# Easy question about Rhino upgrades



## JB Mallus (Apr 28, 2009)

Hi, I'm putting together a Ultramarine army and I was looking at the Rhino. I have the kit and I was putting it together as I was making a list. The kit come with what looks like a twin-linked bolter.
Is it supposed to be a Storm Bolter?

Also, the kit comes with one of these, but I noticed that the Codex states that the Rhino comes with one Storm Bolter, but I can purchase (w/points) another one.
Should I take the other one, or is that overkill for a Rhino?
If I do, how do I obtain another? Glue two bolters together?

Thanks for looking at my silly questions,
JB Mallus


----------



## Someguy (Nov 19, 2007)

People mostly don't bother with more guns on rhinos. If you did want one, you may be able to get it from another kit such as a vindicator or whirlwind.


----------



## BrotherR (Oct 10, 2008)

Yes that is a stormbolter.

You can take a second stormbolter but usually rhinos are for transports and screening units. It is too fragile to be turned into a fire base. so imo no don't take a 2nd stormbolter.


----------



## JB Mallus (Apr 28, 2009)

So it is best just to take the extra armour.


----------



## BrotherR (Oct 10, 2008)

Here is my opinion and it is only my opinion. I would only take EA on a SM Rhino if the unit had to get somewhere absolutely. Now that it is 3 times more expensive just so you are not sitting doesn't make good use of points to me.

I never plan for my rhinos to survive. With all the AT they are going to die it only matters if they got the unit inside where they need to go.

That said I always take EA on my Sisters Rhinos but there is the cost difference.


----------



## Tim/Steve (Jan 25, 2009)

I have one of my rhinos equipped with an aditional storm bolter- I have the pintle mounted one from the kit and have got another fromt eh Leman Russ box set up to look like its remotely controlled.
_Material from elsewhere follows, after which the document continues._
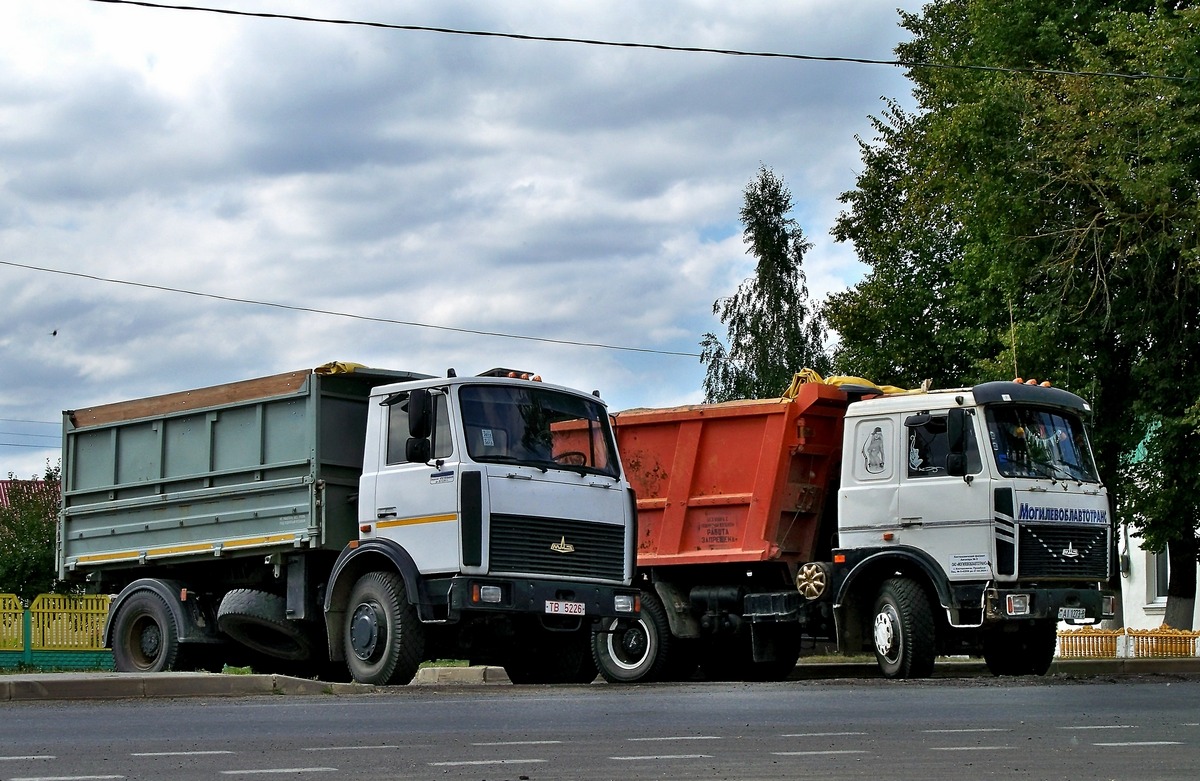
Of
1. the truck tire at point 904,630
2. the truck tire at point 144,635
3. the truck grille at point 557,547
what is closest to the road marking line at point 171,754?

Having the extra firepower being able to target any squad on the board is something that I find quite useful for finishing off little squad remnants at the end of the game.

All told I think that a 45pt rhino with 2 stormbolters isnt the best... but there's not really a lot of things I can get for my SW to top up to the points limit (often find myself with 35pts left and wondering what on earth I can get to fill it when all squads are maxed anything new starts at 50-140pts.
- ie, I wouldnt plan on using it, but if you have a 1490pt army then the stormbolter is a decent way of filling in those last 10pts.


----------



## sir_m1ke (Dec 7, 2008)

I would take the extra stormbolter, purely because it gives you another weapon to take away from a "weapon destroyed" result. if you only have 1 weapon, a second result will cause an immobilised- instantly taking away the whole point of taking the bloody thing in the first place

anything that keeps my rhinos moving is essential IMO


----------